All British heart failure sufferers will now be eligible for a breakthrough daily tablet that dramatically reduces symptoms and boosts survival chances.
The drug, called dapagliflozin, was previously only available to NHS patients with one of the three types of heart failure – representing roughly half of the million people in the UK living with the incurable condition.
But drug watchdog the National Institute for Health and Care Excellence (NICE) ruled last week that those with the other two kinds of heart failure should also be offered the £244-a-year medication, if their doctors think it will be of benefit.
Until now, many of these patients had relatively few treatment options and often faced a bleak prognosis. But dapagliflozin has been shown in trials to slow down decline in this group by about a fifth and cut the risk of death by 18 per cent.
Some patients taking the drug have been saved from needing a heart transplant – with experts branding the drug’s extended approval by NICE ‘a turning point’.
All British heart failure sufferers will now be eligible for a breakthrough daily tablet that dramatically reduces symptoms and boosts survival chances (file photo)
‘Until now, there’s been an absence of treatments that reduce mortality for many heart failure patients,’ says John McMurray, professor of medical cardiology at the University of Glasgow, who led the trials.
Unlike a heart attack, which happens when the blood supply to the heart is suddenly blocked, heart failure is a chronic condition in which the heart can no longer pump effectively because the muscle has become weakened.
Symptoms, including debilitating fatigue and breathlessness, can suddenly worsen, which is why heart failure causes about 86,000 emergency hospital admissions every year.
Triggers include heart attacks, high blood pressure and viral infections, and about half of those with heart failure die within five years of a diagnosis.
Although heart disease can occur at any age, it’s most common in older people. The number of Britons affected has been steadily rising over the decades due to a combination of an ageing population and more people surviving heart attacks. An increasing number of patients living with diabetes and high blood pressure, which in turn raise the risk of heart failure, is also a factor.
There are three main types of heart failure. With the first, the main chamber of the heart is working at ten per cent or more below its normal capacity. This is called heart failure with reduced ejection fraction, or HFrEF – a term that relates to the amount of blood squeezed out from the heart. The second type – heart failure with mildly reduced ejection fraction, or HFmrEF – means the heart is operating at anywhere between one and ten per cent below its normal function.
The third – heart failure with preserved ejection fraction, or HFpEF – means the heart is struggling to fill with blood properly.
In January 2021, health chiefs gave dapagliflozin the go-ahead for reduced ejection fraction patients following trials that showed those taking the drug were a third less likely to require an urgent hospital admission.

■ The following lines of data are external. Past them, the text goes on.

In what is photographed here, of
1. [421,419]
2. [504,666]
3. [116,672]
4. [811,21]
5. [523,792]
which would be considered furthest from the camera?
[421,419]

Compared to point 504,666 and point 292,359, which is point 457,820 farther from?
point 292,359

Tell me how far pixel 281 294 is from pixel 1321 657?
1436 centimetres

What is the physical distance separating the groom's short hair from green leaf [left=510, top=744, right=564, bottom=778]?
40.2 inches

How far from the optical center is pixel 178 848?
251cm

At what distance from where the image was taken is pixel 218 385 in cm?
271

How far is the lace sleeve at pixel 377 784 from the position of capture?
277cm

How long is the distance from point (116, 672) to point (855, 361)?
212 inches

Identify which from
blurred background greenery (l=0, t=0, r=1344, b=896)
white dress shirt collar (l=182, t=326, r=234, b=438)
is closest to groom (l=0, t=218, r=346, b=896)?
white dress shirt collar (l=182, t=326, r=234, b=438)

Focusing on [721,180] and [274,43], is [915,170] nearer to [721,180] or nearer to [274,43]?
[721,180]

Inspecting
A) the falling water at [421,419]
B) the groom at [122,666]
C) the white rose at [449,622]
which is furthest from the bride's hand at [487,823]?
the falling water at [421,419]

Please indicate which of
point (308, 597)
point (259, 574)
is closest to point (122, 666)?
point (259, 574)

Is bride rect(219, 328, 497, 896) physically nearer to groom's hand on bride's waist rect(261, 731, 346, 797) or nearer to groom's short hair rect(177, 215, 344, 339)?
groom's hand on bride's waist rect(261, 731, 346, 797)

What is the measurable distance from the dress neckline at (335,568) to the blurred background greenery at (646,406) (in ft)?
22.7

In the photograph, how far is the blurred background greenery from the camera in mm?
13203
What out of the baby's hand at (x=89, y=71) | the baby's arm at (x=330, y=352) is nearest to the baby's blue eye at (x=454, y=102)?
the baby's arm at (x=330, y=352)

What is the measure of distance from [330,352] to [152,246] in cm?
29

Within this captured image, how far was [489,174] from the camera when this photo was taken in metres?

The drug, called dapagliflozin, was previously only available to NHS patients with one of the three types of heart failure – representing roughly half of the million people in the UK living with the incurable condition
At the time of the approval, Prof McMurray said: ‘We can’t cure heart failure yet, but in some cases we can now put the condition into complete remission using a combination of drugs, including dapagliflozin, and save some sufferers progressing to the point that they need a heart transplant.
‘There are other drugs similar to dapagliflozin that we now know work, too, and more are coming down the line. We’re chipping away at this disease.’
The decision to approve the drug for the other two types of heart failure follows the results of an international trial that found taking the pill for two years was equally beneficial for patients with mildly reduced or preserved ejection fraction disease.
The drug is in a class of medicines called sodium-glucose co-transporter-2 (SGLT2) inhibitors. They help diabetics by flushing excess glucose out of the body in the urine.
Experts don’t fully understand why they have such a powerful effect on heart failure – one suggestion is that they reduce the amount of work the organ has to do to pump blood around the body.
Importantly, patients in trials were found to experience few, if any, side effects.
Speaking about the drug’s approval, Nick Hartshorne-Evans, chief executive of heart failure charity Pumping Marvellous, said: ‘For a condition that’s physically debilitating and severely limits an individual’s quality of life, this is a critical step in treating people living with the disease.
‘We hope today’s decision can be a catalyst for the long-overdue prioritisation of care for all types of heart failure in the UK.’